Beitrag
von Phoenix » 07.01.2011, 12:36
Hallo
Vorab - ich kann verstehen, dass sich Tatiana über Beiträge von Moppel und von Heidi aufregt - solche Beiträge sind nun wirklich nicht konstruktiv. Ich habe hingegen nicht den Eindruck, dass Tatiana Elisa oder Bigi angreift. Ich selber kann mit solch krassen Beiträgen nichts anfangen - wähle aber den Weg, mich davon nicht provozieren zu lassen, ignoriere sie. Kann aber auch nachvollziehen, dass das nicht für alle möglich ist.
Liebe Anaba
Tatiana hat Dir eine Frage gestellt, weil Du auch mit einem muslimischen Mann verheiratet ist. Diese Frage, wie ihr denn das lebt, habe ich mir auch schon oft gestellt. Du bist hier in diesem Forum eigentlich mehrheitlich der Ansicht, dass ein Zusammenleben von Muslimen und Christen nicht geht. Wie handhabt ihr denn das? Oder ist es Deine persönliche Erfahrung, dass es eben letztlich (aus Deiner Sicht) nicht geht?
Grundsätzlich bin ich auch der Meinung, dass es mehr als schwierig wird, wenn Kinder in einem frommen Haushalt aufwachsen. Sie haben dann keine Möglichkeit, frei zu wählen. Ich persönlich finde es auch problematisch, wenn in einer Familie gewisse religiöse Vorgaben Gültigkeit haben - denn dann ist ein Kind nie frei, sondern erlebt die Religion teilweise als Druck. Meine persönliche Meinung.
Meine persönliche Meinung ist auch die, dass ein Kind bzw.
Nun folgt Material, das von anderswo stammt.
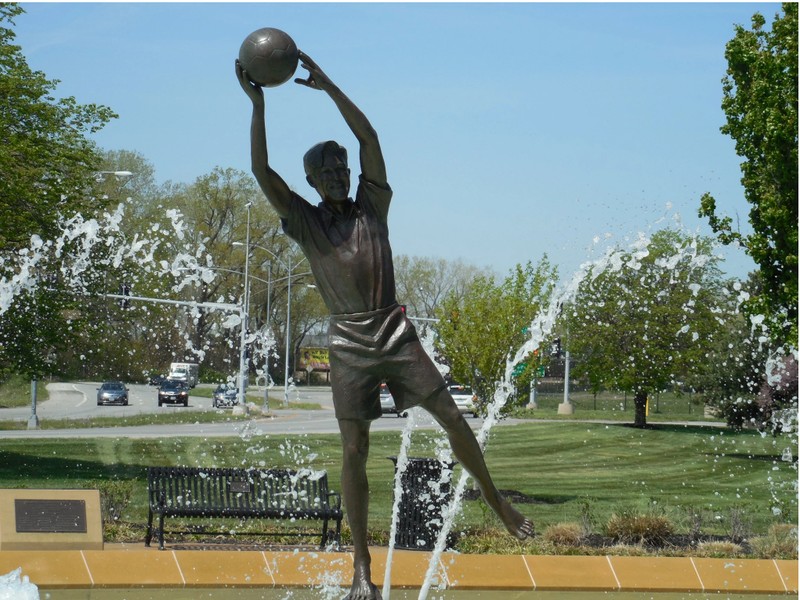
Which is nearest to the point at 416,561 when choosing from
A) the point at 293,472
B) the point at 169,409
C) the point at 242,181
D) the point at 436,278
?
the point at 293,472

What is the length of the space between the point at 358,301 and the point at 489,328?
30.4 feet

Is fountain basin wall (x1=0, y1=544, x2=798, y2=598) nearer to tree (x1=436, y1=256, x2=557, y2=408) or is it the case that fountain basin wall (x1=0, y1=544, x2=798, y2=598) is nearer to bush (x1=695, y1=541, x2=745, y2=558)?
bush (x1=695, y1=541, x2=745, y2=558)

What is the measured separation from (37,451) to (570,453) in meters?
11.6

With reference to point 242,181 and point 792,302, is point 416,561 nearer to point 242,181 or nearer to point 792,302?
point 792,302

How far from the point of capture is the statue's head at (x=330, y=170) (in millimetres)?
5641

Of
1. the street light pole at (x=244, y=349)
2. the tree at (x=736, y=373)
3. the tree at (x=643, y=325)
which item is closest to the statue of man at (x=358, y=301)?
the tree at (x=736, y=373)

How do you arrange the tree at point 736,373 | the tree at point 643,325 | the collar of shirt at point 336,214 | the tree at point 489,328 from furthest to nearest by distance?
the tree at point 643,325, the tree at point 736,373, the tree at point 489,328, the collar of shirt at point 336,214

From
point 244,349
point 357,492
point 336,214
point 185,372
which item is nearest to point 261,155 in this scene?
point 336,214

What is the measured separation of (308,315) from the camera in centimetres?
5881

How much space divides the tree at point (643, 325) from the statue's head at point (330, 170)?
2834 cm

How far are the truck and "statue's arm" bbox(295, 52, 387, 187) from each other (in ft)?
128

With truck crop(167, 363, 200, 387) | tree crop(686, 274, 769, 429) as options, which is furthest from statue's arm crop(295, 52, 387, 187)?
truck crop(167, 363, 200, 387)

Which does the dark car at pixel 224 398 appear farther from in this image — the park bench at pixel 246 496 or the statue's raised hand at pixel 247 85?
the statue's raised hand at pixel 247 85

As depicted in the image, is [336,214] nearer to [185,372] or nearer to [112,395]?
[112,395]
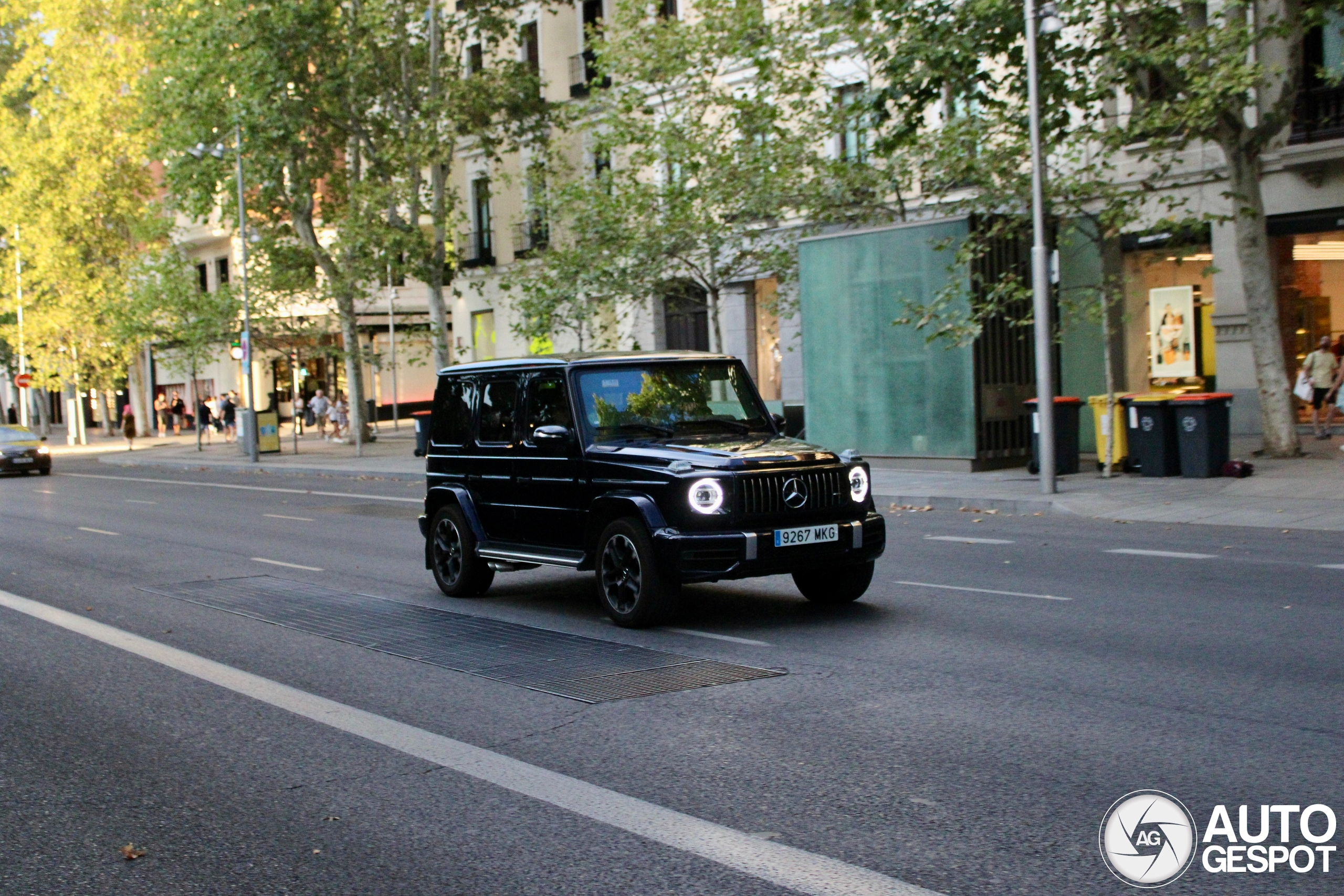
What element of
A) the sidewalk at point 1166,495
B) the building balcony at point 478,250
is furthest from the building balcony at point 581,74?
the sidewalk at point 1166,495

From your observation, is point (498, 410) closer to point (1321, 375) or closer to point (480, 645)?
point (480, 645)

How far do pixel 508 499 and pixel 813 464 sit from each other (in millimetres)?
2518

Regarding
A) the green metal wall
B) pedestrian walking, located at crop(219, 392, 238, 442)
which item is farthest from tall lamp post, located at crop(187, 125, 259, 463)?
the green metal wall

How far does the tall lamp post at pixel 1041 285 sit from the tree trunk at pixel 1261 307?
3.93m

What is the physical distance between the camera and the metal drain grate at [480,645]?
24.6ft

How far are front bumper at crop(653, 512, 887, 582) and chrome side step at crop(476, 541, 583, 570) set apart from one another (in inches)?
40.9

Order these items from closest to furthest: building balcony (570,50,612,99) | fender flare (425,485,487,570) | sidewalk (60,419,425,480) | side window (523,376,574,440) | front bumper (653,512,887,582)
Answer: front bumper (653,512,887,582)
side window (523,376,574,440)
fender flare (425,485,487,570)
sidewalk (60,419,425,480)
building balcony (570,50,612,99)

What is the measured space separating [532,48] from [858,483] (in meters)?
33.7

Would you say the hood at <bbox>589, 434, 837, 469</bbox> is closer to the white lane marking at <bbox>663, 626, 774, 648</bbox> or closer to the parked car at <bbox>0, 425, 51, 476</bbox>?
the white lane marking at <bbox>663, 626, 774, 648</bbox>

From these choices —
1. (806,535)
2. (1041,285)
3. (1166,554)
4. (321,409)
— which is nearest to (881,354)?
(1041,285)

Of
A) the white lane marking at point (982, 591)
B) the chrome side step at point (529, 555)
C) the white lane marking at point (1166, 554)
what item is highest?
the chrome side step at point (529, 555)

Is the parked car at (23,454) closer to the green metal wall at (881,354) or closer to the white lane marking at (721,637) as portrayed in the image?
the green metal wall at (881,354)

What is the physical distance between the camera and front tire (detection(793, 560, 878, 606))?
9.80 m

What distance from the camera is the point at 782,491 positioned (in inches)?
354
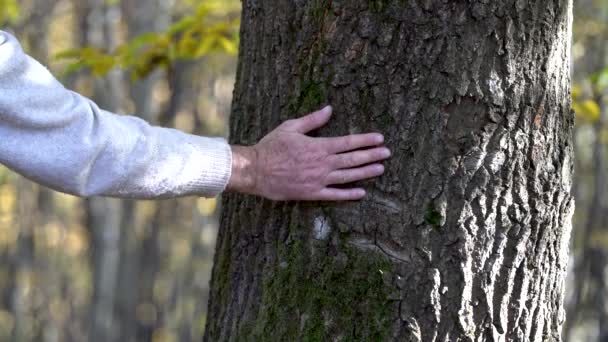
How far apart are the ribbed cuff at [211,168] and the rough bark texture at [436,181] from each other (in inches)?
8.1

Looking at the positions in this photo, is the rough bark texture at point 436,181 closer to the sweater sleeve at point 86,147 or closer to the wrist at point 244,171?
the wrist at point 244,171

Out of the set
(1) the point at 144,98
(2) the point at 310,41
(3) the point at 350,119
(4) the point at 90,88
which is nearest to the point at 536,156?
(3) the point at 350,119

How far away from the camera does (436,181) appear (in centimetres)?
204

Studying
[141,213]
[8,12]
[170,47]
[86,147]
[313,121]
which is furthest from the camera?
[141,213]

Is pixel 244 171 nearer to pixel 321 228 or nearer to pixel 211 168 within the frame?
pixel 211 168

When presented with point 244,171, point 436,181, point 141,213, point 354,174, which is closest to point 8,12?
point 244,171

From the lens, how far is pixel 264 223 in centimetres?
228

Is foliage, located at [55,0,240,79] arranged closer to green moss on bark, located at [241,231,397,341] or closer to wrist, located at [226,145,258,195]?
wrist, located at [226,145,258,195]

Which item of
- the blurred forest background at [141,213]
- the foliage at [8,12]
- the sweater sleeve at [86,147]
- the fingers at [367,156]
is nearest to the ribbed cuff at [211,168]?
the sweater sleeve at [86,147]

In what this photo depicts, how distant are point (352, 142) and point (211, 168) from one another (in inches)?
14.6

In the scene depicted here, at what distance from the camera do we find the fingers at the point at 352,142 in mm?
2074

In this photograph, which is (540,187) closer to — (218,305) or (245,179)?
(245,179)

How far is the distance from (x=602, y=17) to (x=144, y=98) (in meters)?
5.91

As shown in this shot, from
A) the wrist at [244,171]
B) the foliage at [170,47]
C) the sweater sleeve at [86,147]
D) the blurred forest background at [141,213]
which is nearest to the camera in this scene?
the sweater sleeve at [86,147]
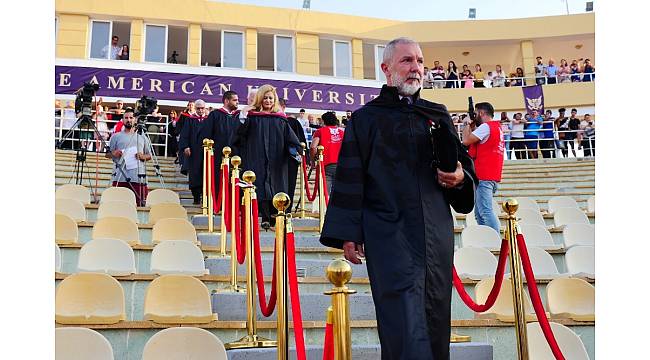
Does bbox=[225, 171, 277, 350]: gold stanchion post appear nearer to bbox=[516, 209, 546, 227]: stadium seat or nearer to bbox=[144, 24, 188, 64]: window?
bbox=[516, 209, 546, 227]: stadium seat

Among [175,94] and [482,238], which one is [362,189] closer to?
[482,238]

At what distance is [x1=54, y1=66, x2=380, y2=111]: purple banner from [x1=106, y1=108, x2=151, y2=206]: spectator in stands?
1026cm

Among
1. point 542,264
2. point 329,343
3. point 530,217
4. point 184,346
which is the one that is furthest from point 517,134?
point 329,343

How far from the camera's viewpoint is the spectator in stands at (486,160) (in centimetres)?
709

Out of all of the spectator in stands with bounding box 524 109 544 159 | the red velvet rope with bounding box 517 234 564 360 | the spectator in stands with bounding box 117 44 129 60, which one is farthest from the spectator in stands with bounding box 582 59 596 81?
the red velvet rope with bounding box 517 234 564 360

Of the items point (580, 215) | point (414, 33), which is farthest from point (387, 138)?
point (414, 33)

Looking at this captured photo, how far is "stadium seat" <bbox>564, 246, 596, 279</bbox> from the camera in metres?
5.95

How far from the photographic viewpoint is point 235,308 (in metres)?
4.84

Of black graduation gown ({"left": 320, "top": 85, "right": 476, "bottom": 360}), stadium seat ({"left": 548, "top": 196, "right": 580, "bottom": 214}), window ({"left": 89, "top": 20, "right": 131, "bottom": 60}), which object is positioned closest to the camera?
black graduation gown ({"left": 320, "top": 85, "right": 476, "bottom": 360})

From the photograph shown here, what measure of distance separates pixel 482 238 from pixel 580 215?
2293mm

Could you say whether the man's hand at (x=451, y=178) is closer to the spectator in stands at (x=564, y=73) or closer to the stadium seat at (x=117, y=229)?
the stadium seat at (x=117, y=229)

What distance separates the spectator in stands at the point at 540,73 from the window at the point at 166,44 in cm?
1144

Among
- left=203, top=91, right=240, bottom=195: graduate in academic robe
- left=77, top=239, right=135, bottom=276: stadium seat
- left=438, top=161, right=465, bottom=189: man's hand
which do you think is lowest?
left=77, top=239, right=135, bottom=276: stadium seat

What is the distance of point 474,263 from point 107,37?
1702 cm
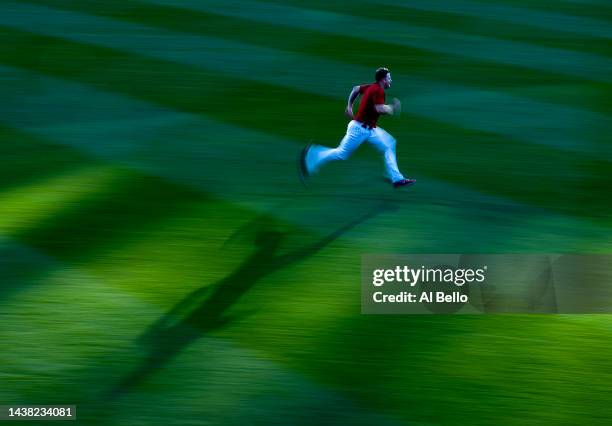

Mensch durchaus religiöse oder spirituelle Geborgenheit leben kann, ohne dass deshalb einer bestimmten Religion gefolgt werden muss. Meine Mutter war Katholikin, mein Vater reformiert. Eine Eheschliessung aus katholischer Sicht war damals nicht möglich. Meine Mutter ist damals konvertiert und noch heute in der der reformierten Kirche - weil das für sie so stimmt. Mein Vater ist in der Zwischenzeit ausgetreten. Ich selbst auch - aber ich lehne weder die reformierte Kirche ab, noch spüre ich das Bedürfnis, mich in ein anderes religiöses korsett zu zwängen, noch bin ich Atheistin. Ich glaube an Gott - und das ist für mich erheblich. Für mich persönlich nicht erheblich ist, ob Jesus der Messias war oder Gottes Sohn oder ob noch ein Messias kommt. Ich kann persönlich überhaupt nichts anfangen mit der katholischen Kirche und dem katholischen Glauben - das ist mir total fremd. Aber, ich kann das tolerieren - auch wenn ich eine mehr als unschöne Erfahrung in einem Zwangs-Haushalts-Aufenthalt in einem katholischen Kloster gemacht habe (schulisches Obligatorium) und wie viele andere, die ähnlich dachten wie ich, fast durchgedreht bin wegen der dort mehrheitlich gelebten Intoleranz und dem religiösen Fanatismus.Die Situation ist damals fast eskaliert, da war extrem viel Wut unserseits - wir gingen jeden Tag joggen, um nicht gewalttätig gegenüber denjenigen zu werden, die uns frühmorgens mit ihren Liedern weckten, uns vor dem Frühstück missionierten etc. Aber - da war auch eine Nonne, katholisch, gläubig - aber ganz offensichtlich aus tiefstem Herzen heraus. Die haben wir alle richtig geliebt - und sie hat uns nicht missioniert. Mein persönliches Fazit? Soweit Glaube ein innerliches Phänomen ist und niemand missioniert wird, ist ein Zusammenleben und -wirken möglich. Intoleranz und Missionieren hingegen verursachen Widerstand, Wut, Hass und Streit.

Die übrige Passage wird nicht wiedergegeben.